Forgot to say what I do: I use half what the manufacturer suggests, which is more than I use for my nappies.


----------



## Rachel_C

I use about half for normal clothes because I like them to smell nice but I think it's a waste to use the suggested amount. I use water softener as we have hard water and that can make the detergent less effective unless you add it. I rarely add conditioner any more cos the nappies come out soft enough without it. I use the same amount for towels and bath mats as I do for nappies cos they can get clogged up with detergent too.


----------



## jessabella

I guess I need to read what is recommended..because I dont evne know..I just put what I know works..which makes it hard to understand how much I need for nappies when everyone says to use about 1/4 of what is recommended. I have been using about half a cut for clothes and about 1/4cup for nappies..we use powder...


----------



## Rachel_C

I varies by what water you have Jessabella. If you're in a hard water area you're supposed to use more. For nappies I use a tablespoon of liquid detergent and that's more than enough, that's probably about 1/5-1/4 of what's recommended for a soft water area (I go by soft water cos I add water softener).


----------



## jenstar

Iuse less than suggested. I have very hard water. I use vinegar instead of fabric conditioner (it doesn't scent the clothes but keeps them a bit softer and supposed to make the detergent work better in hard water.)


----------



## lucy_x

i use more than suggested, and i use conditioner :dohh:. I really like the smell of comfort, its nothing to do with how soft i like my clothes!
and i only do a short wash (29mins) for normal clothing, so i like them really clean, adn it seems the more i use, the cleaner they get!....

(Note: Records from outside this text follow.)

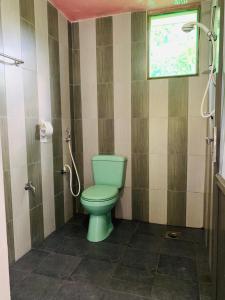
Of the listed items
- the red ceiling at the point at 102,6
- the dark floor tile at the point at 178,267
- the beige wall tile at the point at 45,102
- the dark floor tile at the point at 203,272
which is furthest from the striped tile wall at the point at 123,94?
the dark floor tile at the point at 203,272

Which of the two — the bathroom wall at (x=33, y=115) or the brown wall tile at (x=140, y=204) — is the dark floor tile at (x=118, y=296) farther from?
the brown wall tile at (x=140, y=204)

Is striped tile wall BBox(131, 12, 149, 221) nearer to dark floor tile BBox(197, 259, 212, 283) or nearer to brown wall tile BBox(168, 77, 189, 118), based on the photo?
brown wall tile BBox(168, 77, 189, 118)

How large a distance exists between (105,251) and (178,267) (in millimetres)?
654

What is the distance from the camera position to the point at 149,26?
8.26ft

I do a long wash for nappies, and use a teaspoon of liquid :thumbup:


----------



## Tegans Mama

I use more than the recommended amount, and more softener also. I like how it smells. I find my clothes smell "Funny" if I don't use enough.

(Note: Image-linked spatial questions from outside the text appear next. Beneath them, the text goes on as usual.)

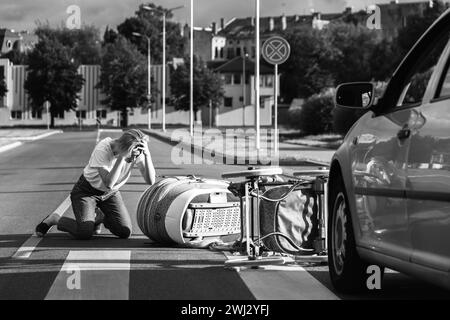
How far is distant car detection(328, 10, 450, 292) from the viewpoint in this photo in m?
4.84

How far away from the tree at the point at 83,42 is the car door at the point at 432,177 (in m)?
150

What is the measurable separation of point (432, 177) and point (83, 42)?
156691 millimetres

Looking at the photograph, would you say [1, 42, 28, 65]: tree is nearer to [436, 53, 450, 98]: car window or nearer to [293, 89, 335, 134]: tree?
[293, 89, 335, 134]: tree

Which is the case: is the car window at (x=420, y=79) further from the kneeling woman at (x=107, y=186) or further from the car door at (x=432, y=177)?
the kneeling woman at (x=107, y=186)

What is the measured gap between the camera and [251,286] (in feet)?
22.8

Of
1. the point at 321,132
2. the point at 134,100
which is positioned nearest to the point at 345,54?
the point at 134,100

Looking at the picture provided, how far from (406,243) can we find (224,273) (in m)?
2.54

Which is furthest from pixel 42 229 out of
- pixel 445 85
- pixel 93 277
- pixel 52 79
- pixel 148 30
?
pixel 148 30

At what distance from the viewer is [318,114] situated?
54.6 metres

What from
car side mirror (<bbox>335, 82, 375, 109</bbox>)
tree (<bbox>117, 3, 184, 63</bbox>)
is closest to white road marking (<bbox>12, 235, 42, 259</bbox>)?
car side mirror (<bbox>335, 82, 375, 109</bbox>)

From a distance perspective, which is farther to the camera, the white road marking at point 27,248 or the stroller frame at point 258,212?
the white road marking at point 27,248

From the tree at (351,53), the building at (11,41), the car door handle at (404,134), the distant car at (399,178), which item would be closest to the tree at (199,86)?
the tree at (351,53)

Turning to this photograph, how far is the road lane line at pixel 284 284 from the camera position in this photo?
21.2 feet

For nappies I use a different detergent (Bold 2 in 1) and use a teaspoon full, so a lot less than recommended.


----------



## jessabella

oh thanks rach ...now I must figure out if I have hard or soft water! :shrug:


----------



## Rachel_C

Map of hard water - https://www.water-softening.org.uk/hardwaterareas.html

If you get a lot of that nasty furry stuff in your kettle, your water is probably hard. I used to live in the North West with lovely soft water and had never seen such horrible stuff in the kettle before I moved to London!


----------



## Mynx

I use the recommended amount of Bold along with fabric conditioner for my normal washes. I know Bold has fabric conditioner in but I just adore the smell of the yellow Lenor, it seems to make the clothes smell nice for aaaaaaaaages! 
As for nappies, I read somewhere that a good dosage is 3 milk powder scoops (the type that comes with formula) which I shall be starting once all my nappies are stripped. I'll also be using water softener as I'm in a hard water area.


----------



## jessabella

ohhh yeah we get that in the kettle..but then again its all nasty to me comming from australia...i think it must be hard since we live not too far from London! :shrugs:


----------



## Jetters

I always use half! 

I use Bold 2in1 gel for my clothes and just half fill the cap. With nappies I use 1 teaspoon of Rocking Green powder and 1 teaspoon of bold 2 in1 powder. :)


----------



## lynnikins

i use half a fairy tablet on my nappies and a whole on on the clothes the recomended is 2 tablets per wash, lol when DH does the wash he uses 2 tablets lol


----------



## jms895

I use soap nuts and every so often some soda crystals or some Bold 2 in 1. 

Soap nuts are really good and soooo cheap!


----------



## discoclare

jms895 said:


> I use soap nuts and every so often some soda crystals or some Bold 2 in 1.
> 
> Soap nuts are really good and soooo cheap!

I keep hearing good things. I ordered one of their samples from the website so I have 6 of them and a little bag thing to try but haven't got around to it yet.


----------